La société Kaviari, grand spécialiste de caviar, a créé des dîners avec des chefs étoilés qui viennent cuisiner dans leur manufacture à Paris. Ce soir ce sera le tour d’Alain Passard le chef triplement étoilé du restaurant Arpège et « grand jardinier » puisque tous les produits de la terre qu’il cuisine viennent de ses fermes.
Lorsque j’arrive avec mon épouse à l’heure du rendez-vous je demande si Alain Passard est arrivé pour le saluer. On me dit qu’il n’est pas là et je me demande comment un chef peut préparer un repas gastronomique s’il n’est pas déjà au fourneau. Je constaterai à quel point les cuissons de plats sophistiqués sont idéales, ce qui implique une préparation absolument parfaite pour arriver à un tel résultat.
Nous serons une douzaine à table, d’horizons divers et nous commençons par une dégustation de trois caviars aux couleurs très différentes, présentés par Karin Nebot, la directrice de la manufacture et organisatrice de ces dîners passionnants.
Le menu composé par Alain Passard est : chaud-froid d’œuf Arpège au caviar / carpaccio de betterave rouge et oignon rouge à la burrata et au caviar / célerisotto Monarch au chou Romanesco et caviar / velouté de topinambour fuseau et caviar / carpaccio de navet à la truffe tuber magnatum pico d’Alba et crème de caviar / poireau Saint-Victor au raifort et caviar / caviar Kristal du lac Qiando aux mille îles et parfum d’argan / tartare de betterave blanche de pleine terre au caviar / pommes de terre Allians fumées au Mont d’Or du Haut-Doubs, truffe d’Alba et caviar / tarte aux pommes Bouquet de roses et caramiel.
Il y a dans la cuisine d’Alain une grande sensibilité et une volonté de montrer les infinies possibilités des végétaux. L’image qui me vient est celle du dompteur d’un cirque qui veut que ses animaux réalisent des prouesses. Alain est le dompteur des végétaux, voulant qu’ils atteignent des saveurs que nul ne soupçonnerait. On est donc emporté dans un tourbillon, comme les enfants dont les yeux brillent lors des numéros du cirque.
Alain a aussi joué le jeu de Kaviari dans cette expérience puisque tous les plats sauf le dessert ont été accompagnés de caviars. Les champagnes et vins très jeunes ont joué le jeu sans attirer particulièrement mon attention mais ce n’était pas l’essentiel.
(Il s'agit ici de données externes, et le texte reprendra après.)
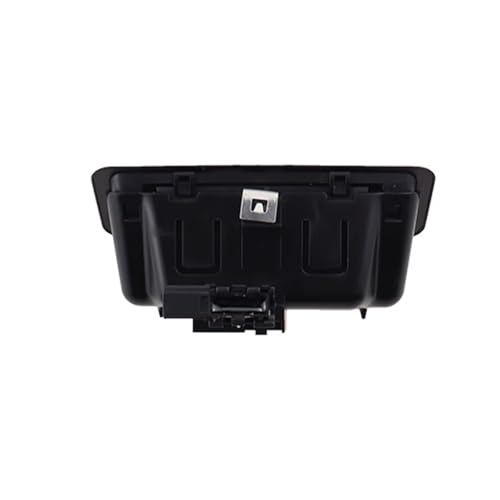 Interrupteur de coffre pour BMW E90 E91 bouton-poussoir de hayon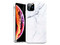 Funda ESR Mármol para iPhone 11 Pro Max. Color Blanco.
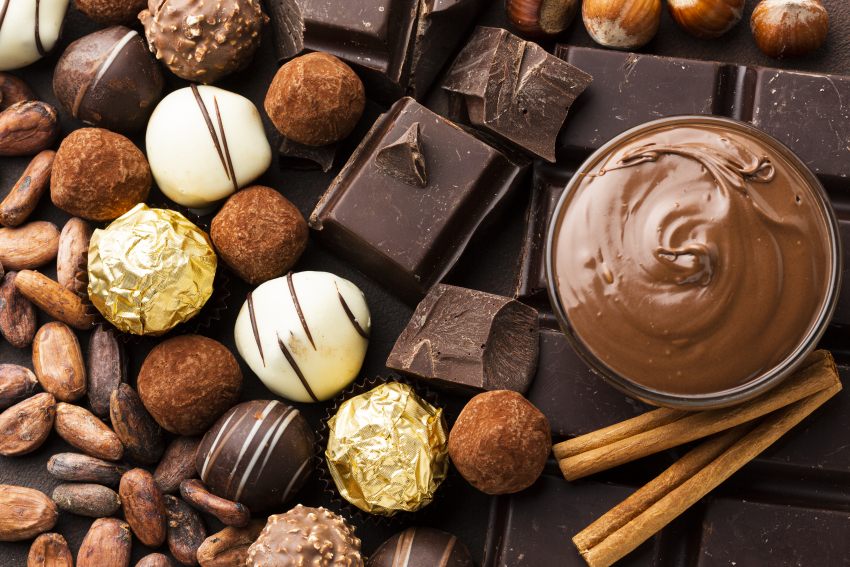 Анапчане-сладкоежки будут грустить: грядет дефицит шоколада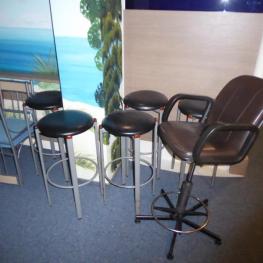 Casino Chairs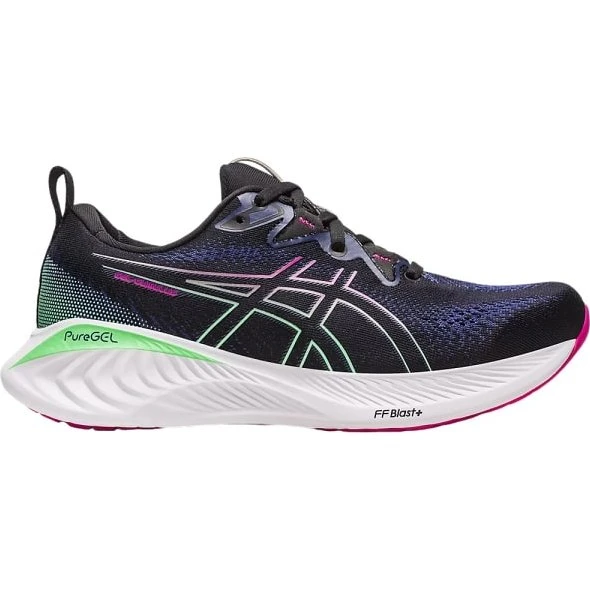 Asics GEL-CUMULUS 25 Damen Laufschuhe 1012B441 001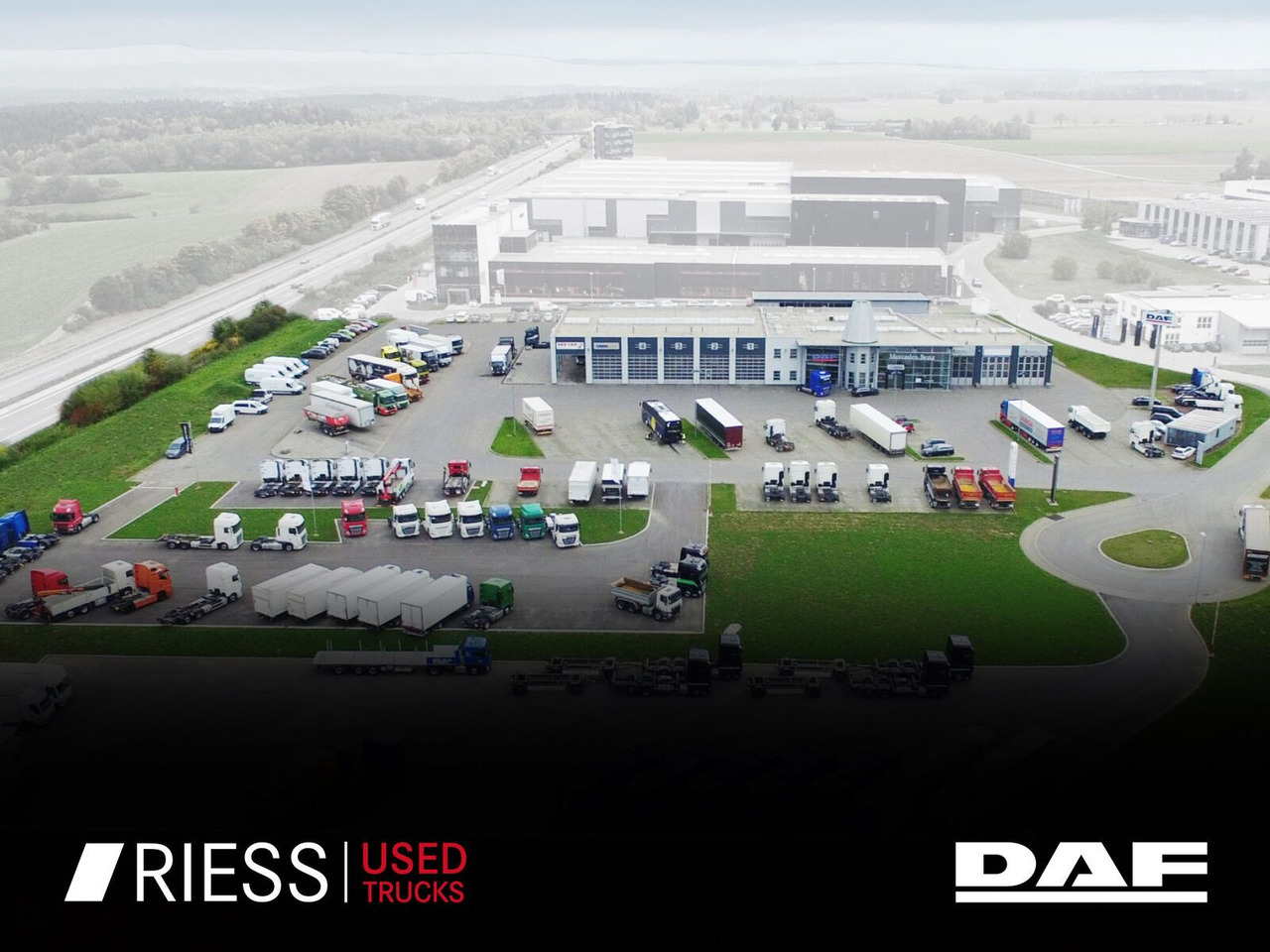 Тягач DAF XF 480 FT AUT LM SpurH SpurW: фото 9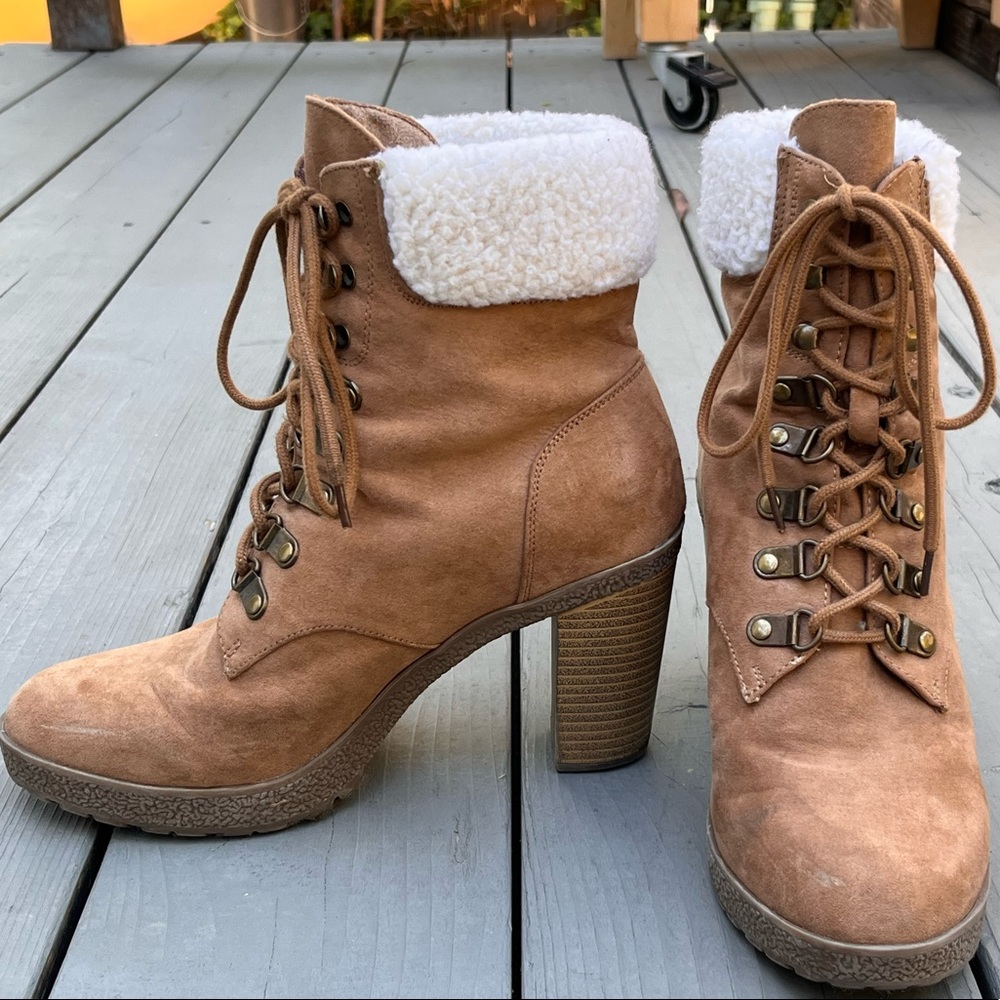Fall Booties🍁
Le plat que je trouve le meilleur est celui qu’Alain appelle « célerisotto » suivi du velouté de topinambour. Le poireau cru est tellement fort qu’il est dur à manger. Au contraire, la pomme de terre au Mont d’Or est le berceau idéal pour la truffe d’Alba et le caviar.
Le point culminant du dîner est quand Alain est venu bavarder avec nous, expliquant que la cuisine des légumes est passionnante car elle change tous les trois mois, chaque saison offrant une palette différente de produits. C’est un cuisinier passionné, humain, sensible, au talent exceptionnel.